PALERMO – Il 23 maggio 2017 i killer ammazzano Giuseppe Dainotti in via D’Ossuna, nel rione Zisa, a Palermo. Le cimici sono accese da tempo a Porta Nuova. Registrano fibrillazioni, interrogativi e spunti investigativi. Nessuna certezza, però.
Due giorni dopo il delitto all’interno del carcere Pagliarelli Rosalia Spitaliere chiedeva al marito detenuto Paolo Calcagno, reggente del mandamento di Porta Nuova, se avesse appreso la notizia dell’omicidio. Poi, lo rassicurava: aveva fatto visita ai parenti della vittima.
Un’eventuale assenza sarebbe stata notata e male interpretata: “… lo hai sentito quello che è successo?… ci siamo andati… no? non dovevo ?… ma perché mi sono informata prima se tutti c’erano… e che dovevo fare ?…”. In effetti a rendere omaggio alla salma erano stati pure “quello che gli piace Gianni Celeste” e “sorriso”. Sono due dei tanti modi con cui vengono chiamati i fratelli Tommaso e Gregorio Di Giovanni.
Calcagno concordava con la scelta della donna e chiedeva se il fratello della vittima l’avesse riconosciuta. Non solo l’aveva riconosciuta, ma “mi ha detto pure… se c’era lui (ed indica il marito)… si stava tutto il tempo qua…”. Esequie e veglie funebri da sempre sono un momento delicato. Chi non si presenta ha qualcosa da nascondere e così si fa la corsa per non destare sospetti. È quasi scontato che anche il mandante dell’omicidio abbia recitato la sua parte, con la più scontata delle messe in scena.
Calcagno non ne sapeva davvero nulla. Chiedeva alla moglie se avesse appreso qualcosa sull’omicidio per il quale “tutti” erano rimasti sorpresi. Sono “cose che fanno solo male”, diceva.
L’omicidio Dainotti non ha ancora un colpevole. A indagare sono gli agenti della Squadra mobile, il cui lavoro si intreccia con quello dei carabinieri. Ci sono degli episodi che manifestazione l’esuberanza del boss assassinato. Un’esuberanza che gli è costata la vita. Sapeva che presto, sfruttando una inaspettata legge poi superata, le porte del carcere per lui si sarebbero aperte dopo venticinque anni. E prometteva a Salvatore Bonomolo, oggi pentito, che avrebbe fatto di tutto per aiutarlo. “Siccome io mi lamentavo… che non mi arrivavano i soldi – ha spiegato Bonomolo – allora Dainotti mi disse: ‘Non ti preoccupare, ché ora mando a mio cognato da reuccio, ca c’è iddu”.

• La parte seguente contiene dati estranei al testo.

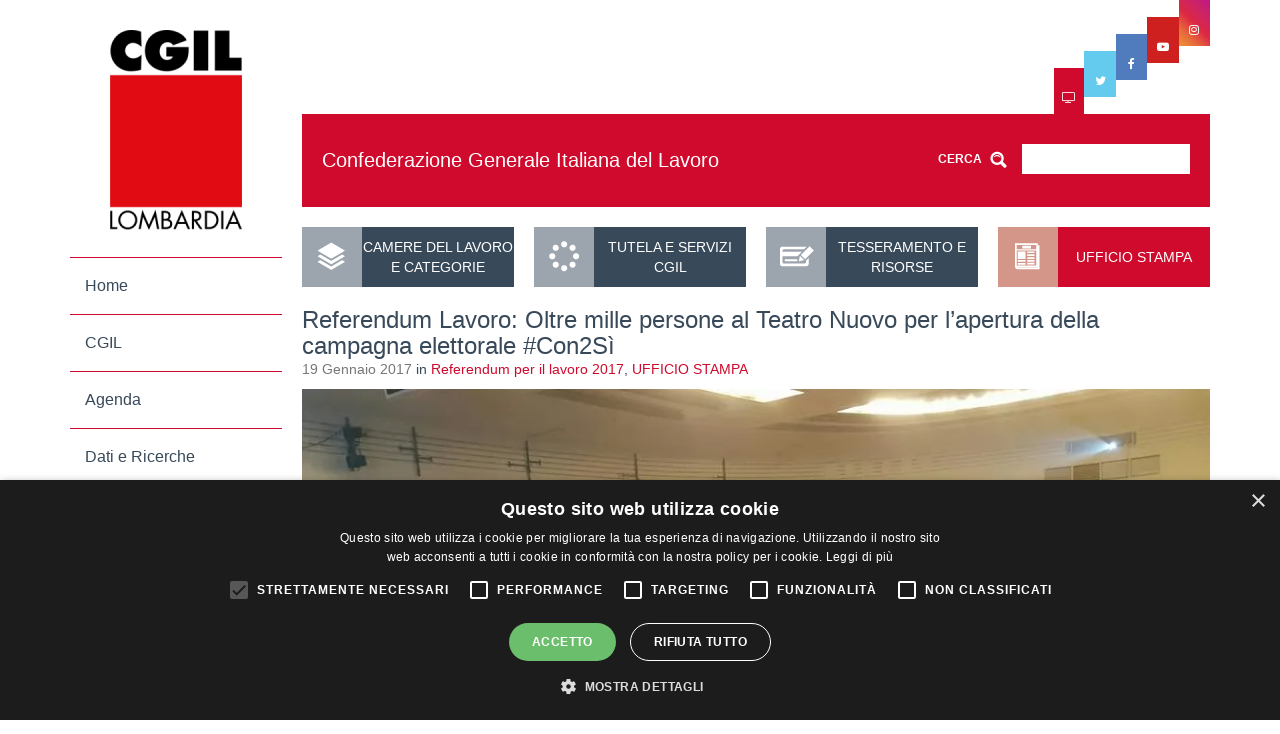

--- FILE ---
content_type: text/plain
request_url: https://www.google-analytics.com/j/collect?v=1&_v=j102&aip=1&a=1409293137&t=pageview&_s=1&dl=https%3A%2F%2Fwww.cgil.lombardia.it%2Freferendum-lavoro-oltre-mille-persone-al-teatro-lapertura-della-campagna-elettorale-con2si%2F&ul=en-us%40posix&dt=Referendum%20Lavoro%3A%20Oltre%20mille%20persone%20al%20Teatro%20Nuovo%20%23Con2S%C3%AC&sr=1280x720&vp=1280x720&_u=YEBAAEABAAAAACAAI~&jid=1437651767&gjid=178980118&cid=1861404073.1768835205&tid=UA-84267673-1&_gid=309256931.1768835205&_r=1&_slc=1&z=487331613
body_size: -452
content:
2,cG-L9VLWB00E2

Dainotti, dunque, avrebbe chiesto l’intervento di Gregorio Di Giovanni, tornato in carcere con l’accusa di avere fatto parte della Nuova Cupola di Cosa nostra. Niente da fare e soprattutto niente soldi per Bonomolo: “Dopo due mesi io ho ricevuto la risposta e m’ha detto: ‘Un tinni vuole mannare, perché tu tinni isti’, riferendosi alla scelta di Bonomolo di trasferirsi per un lungo periodo in Venezuela.
Che Dainotti si fosse messo in testa di riprendersi il posto che il carcere gli aveva tolto emergerebbe dalla vicenda dell’estorsione al bar Manila. Cesare Di Marco, durante la vecchia gestione di Rubens D’Agostino (pure lui in manette, ndr), aveva di fatto acquisito la titolarità del bar ubicato in via Galileo Galilei. Il locale fu sequestrato nel 2012. Di Marco non aveva “rispettato gli accordi verbali” con i soci della Dama sas, società riconducibile a D’Agostino, e intascava l’affitto della gestione affidata a una terza persona, un tunisino. Solo che nessuno era stato informato.
D’Agostino ne parlò con Tommaso Di Giovanni, fratello di Gregorio, poco prima che lo arrestassero di nuovo per scontare un residuo di pena. Di Giovanni lo avrebbe autorizzato a picchiare Di Marco. Quest’ultimo, però, cercò sponda in Salvatore Sorrentino, boss di Pagliarelli, Giuseppe Corona e nello stesso Dainotti.
D’Agostino fu uno dei primi a commentare la morte di Dainotti: “…. si è immischiato uno e questo lo hanno ammazzato… a quello… a Peppino Dainotti… questo è uscito dalla galera … è stato un anno fuori … e l’hanno ammazzato al Papireto… e due settimane prima si era immischiato lui.. per prenderci le difese a questo… però non c’entra niente… con la discussione no”. Lo diceva per allontanare ogni sospetto da se stesso.